-------- RAW DATA

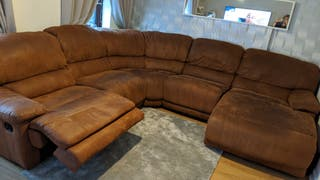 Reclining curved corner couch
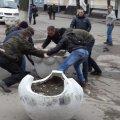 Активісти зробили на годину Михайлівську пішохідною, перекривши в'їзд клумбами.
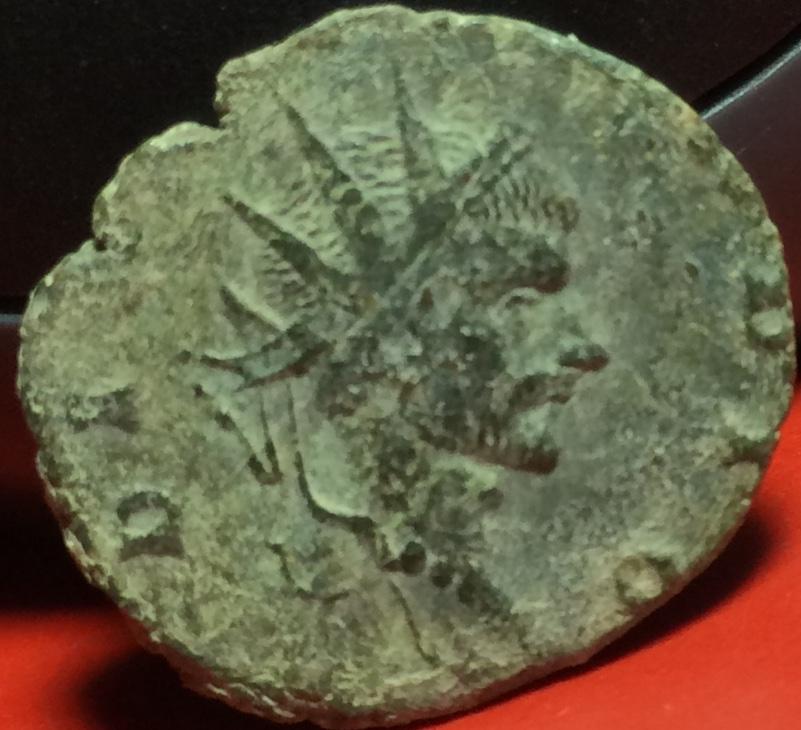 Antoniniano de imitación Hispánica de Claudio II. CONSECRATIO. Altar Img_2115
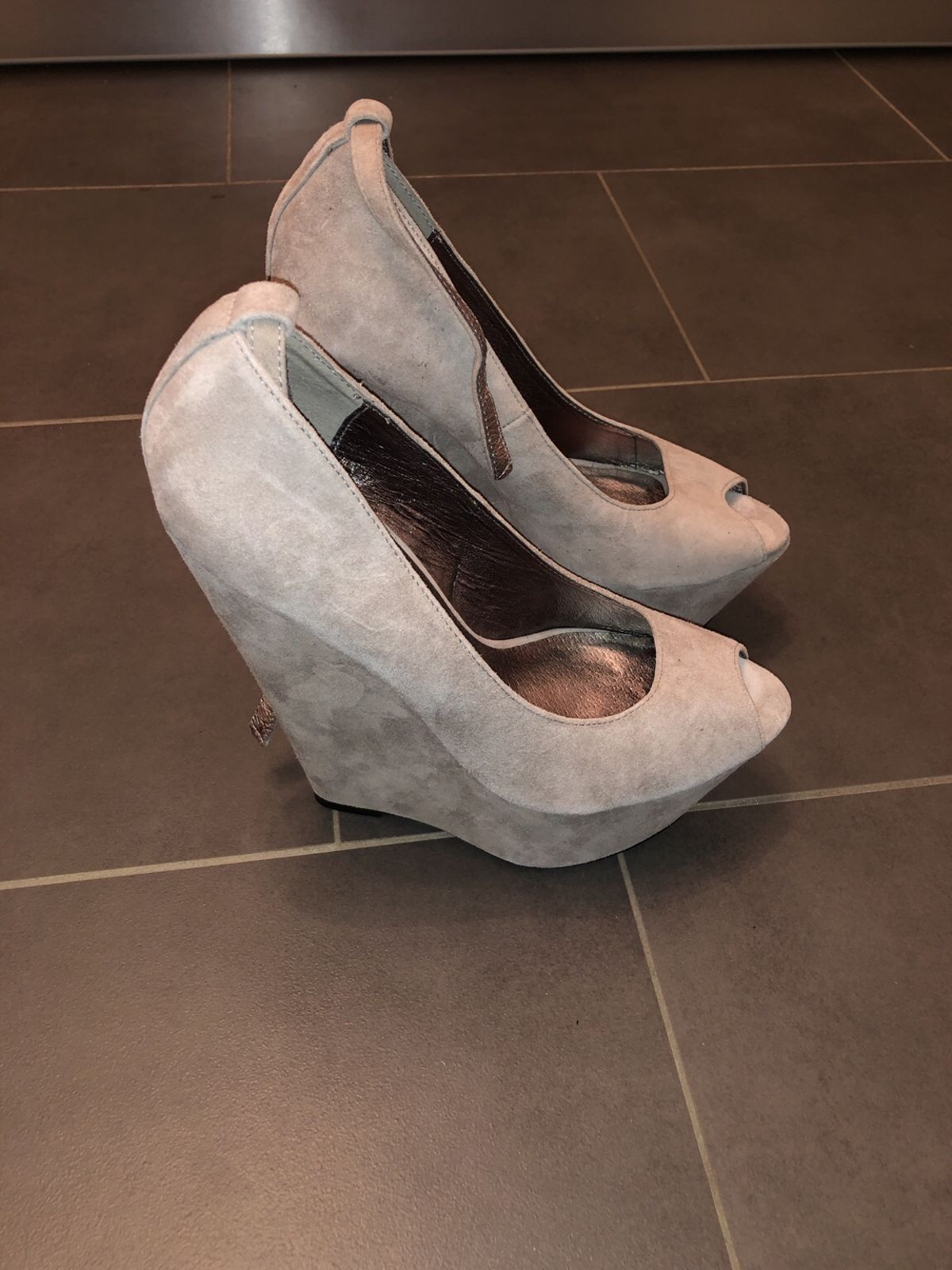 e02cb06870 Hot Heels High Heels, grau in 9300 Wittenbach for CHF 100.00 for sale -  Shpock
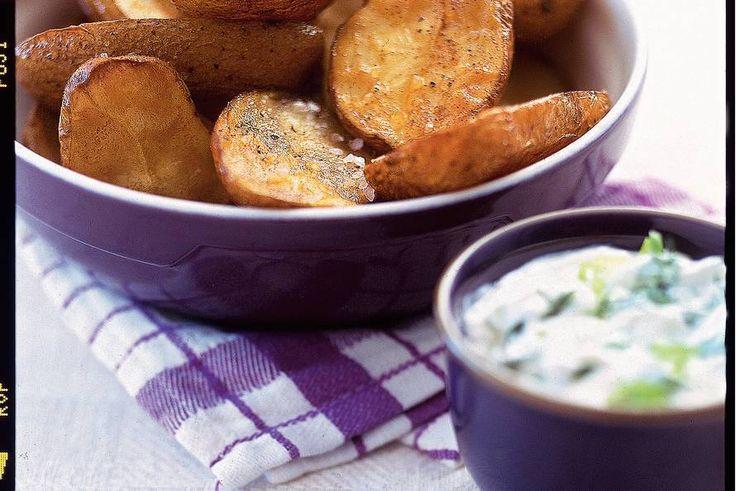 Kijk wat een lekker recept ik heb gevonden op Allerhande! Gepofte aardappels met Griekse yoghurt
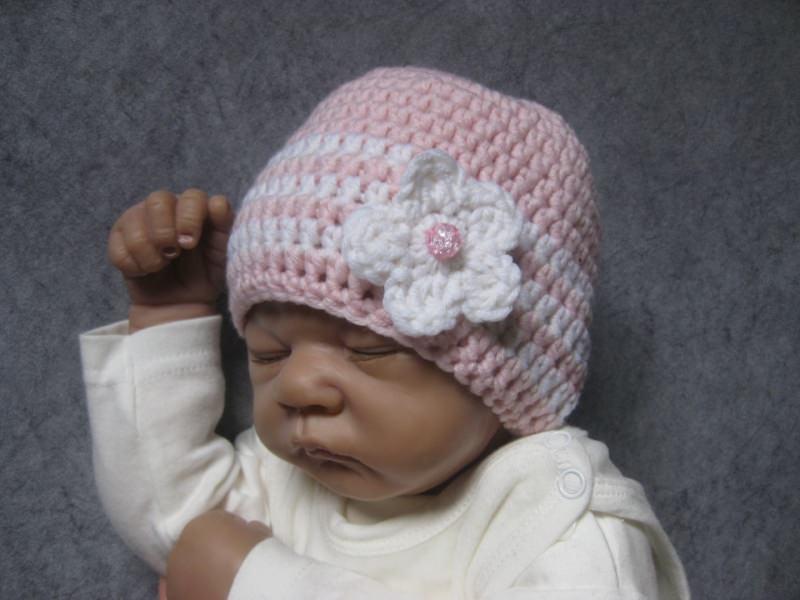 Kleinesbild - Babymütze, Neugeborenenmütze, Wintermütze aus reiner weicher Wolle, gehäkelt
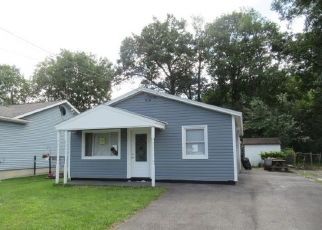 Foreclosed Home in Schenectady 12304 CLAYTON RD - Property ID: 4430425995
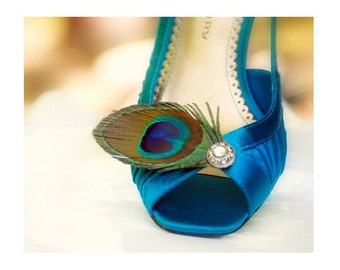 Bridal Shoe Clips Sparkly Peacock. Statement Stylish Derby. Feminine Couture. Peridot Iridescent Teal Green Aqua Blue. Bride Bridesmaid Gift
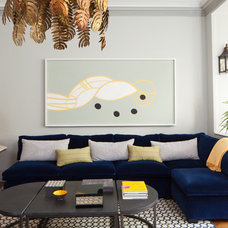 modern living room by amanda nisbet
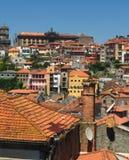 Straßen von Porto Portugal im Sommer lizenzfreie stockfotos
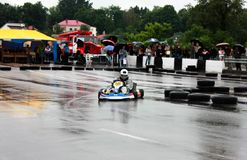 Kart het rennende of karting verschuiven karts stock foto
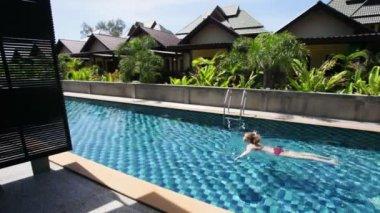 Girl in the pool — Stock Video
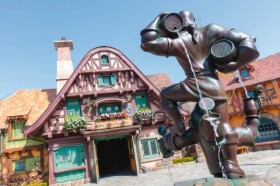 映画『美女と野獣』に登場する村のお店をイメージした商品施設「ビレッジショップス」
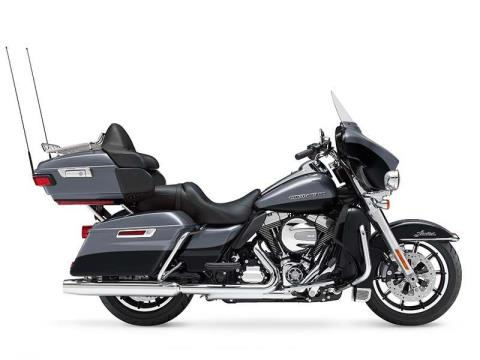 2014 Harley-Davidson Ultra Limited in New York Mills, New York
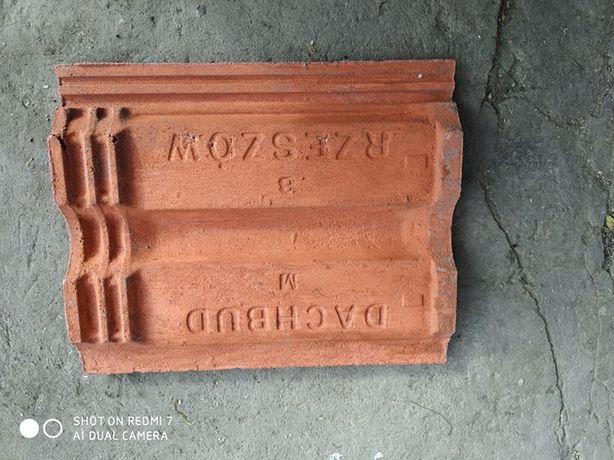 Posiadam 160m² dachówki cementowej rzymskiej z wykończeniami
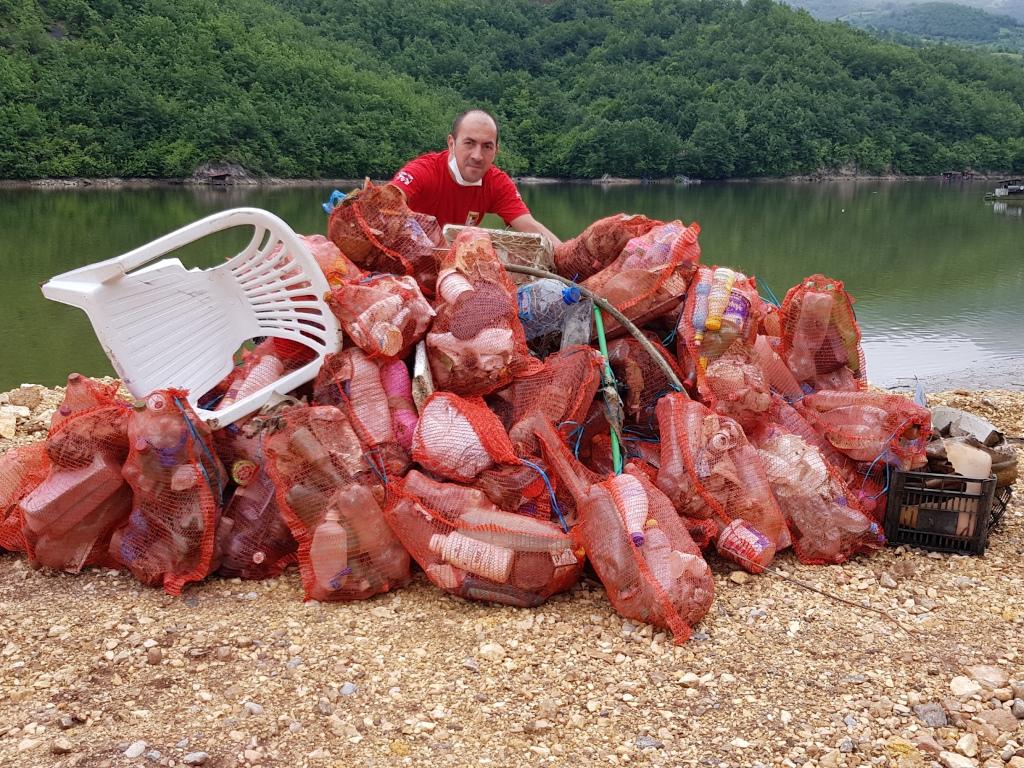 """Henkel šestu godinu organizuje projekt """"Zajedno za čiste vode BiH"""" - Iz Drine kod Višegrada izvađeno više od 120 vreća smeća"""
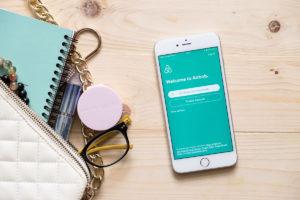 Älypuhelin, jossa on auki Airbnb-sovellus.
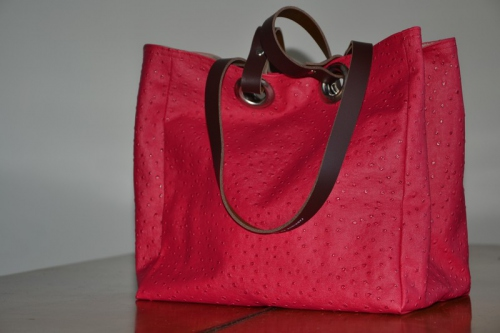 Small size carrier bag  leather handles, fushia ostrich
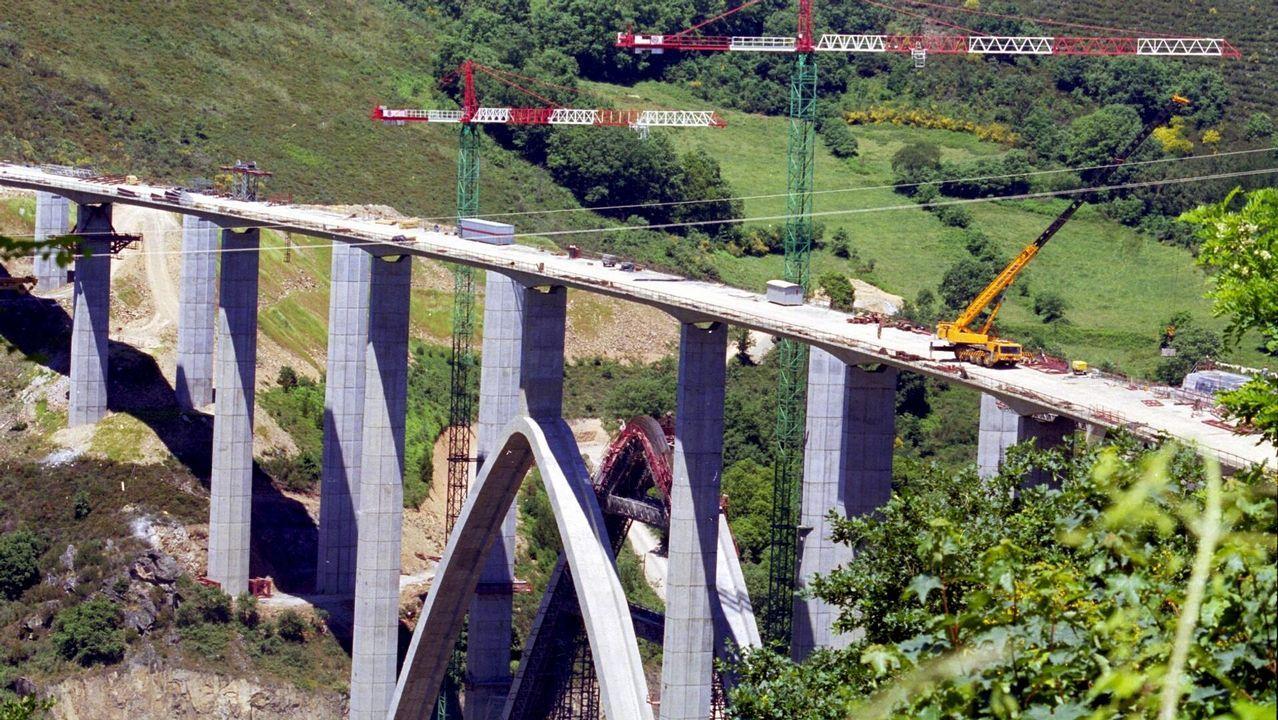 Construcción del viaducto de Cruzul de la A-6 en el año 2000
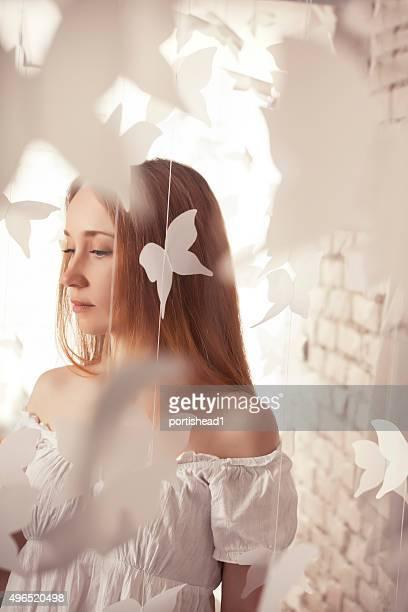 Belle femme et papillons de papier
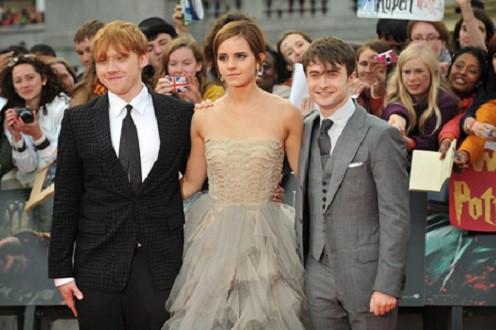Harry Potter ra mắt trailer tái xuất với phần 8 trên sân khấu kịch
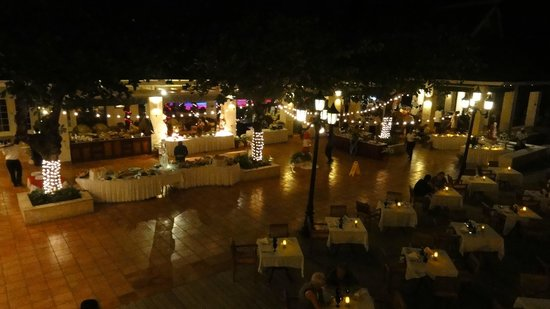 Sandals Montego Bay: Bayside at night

----------------

Would you output only the span of the records above that opens with the line containing "Antoniniano de imitación" and closes with the line containing "Foreclosed Home in", ends included and pictures dropped?

_COMPLETED EXERCISE_:
 Antoniniano de imitación Hispánica de Claudio II. CONSECRATIO. Altar Img_2115
 e02cb06870 Hot Heels High Heels, grau in 9300 Wittenbach for CHF 100.00 for sale -  Shpock
 Kijk wat een lekker recept ik heb gevonden op Allerhande! Gepofte aardappels met Griekse yoghurt
 Kleinesbild - Babymütze, Neugeborenenmütze, Wintermütze aus reiner weicher Wolle, gehäkelt
 Foreclosed Home in Schenectady 12304 CLAYTON RD - Property ID: 4430425995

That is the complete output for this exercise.